Reproduce each of the following lines word for word.
──────── Data entries
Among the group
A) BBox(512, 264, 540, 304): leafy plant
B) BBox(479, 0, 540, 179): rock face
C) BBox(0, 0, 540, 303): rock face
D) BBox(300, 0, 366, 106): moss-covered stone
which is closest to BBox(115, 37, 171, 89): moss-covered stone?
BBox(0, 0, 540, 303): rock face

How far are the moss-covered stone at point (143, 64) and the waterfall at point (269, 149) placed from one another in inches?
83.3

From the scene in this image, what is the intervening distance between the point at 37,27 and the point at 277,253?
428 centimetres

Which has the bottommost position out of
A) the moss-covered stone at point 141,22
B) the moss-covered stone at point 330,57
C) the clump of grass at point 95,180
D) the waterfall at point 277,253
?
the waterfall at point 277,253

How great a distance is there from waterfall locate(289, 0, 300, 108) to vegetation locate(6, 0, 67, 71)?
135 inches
────────────────
### Correct result
Among the group
A) BBox(512, 264, 540, 304): leafy plant
B) BBox(479, 0, 540, 179): rock face
C) BBox(0, 0, 540, 303): rock face
D) BBox(300, 0, 366, 106): moss-covered stone
which is closest to BBox(115, 37, 171, 89): moss-covered stone?
BBox(0, 0, 540, 303): rock face

How far are the moss-covered stone at point (143, 64) and the waterfall at point (269, 149) placed from one another in inches?
83.3

From the scene in this image, what is the intervening distance between the point at 37,27 and the point at 277,253?
428 centimetres

Which has the bottommost position out of
A) the moss-covered stone at point 141,22
B) the moss-covered stone at point 330,57
C) the clump of grass at point 95,180
D) the waterfall at point 277,253
?
the waterfall at point 277,253

How great a distance is there from waterfall locate(289, 0, 300, 108) to vegetation locate(6, 0, 67, 71)?
135 inches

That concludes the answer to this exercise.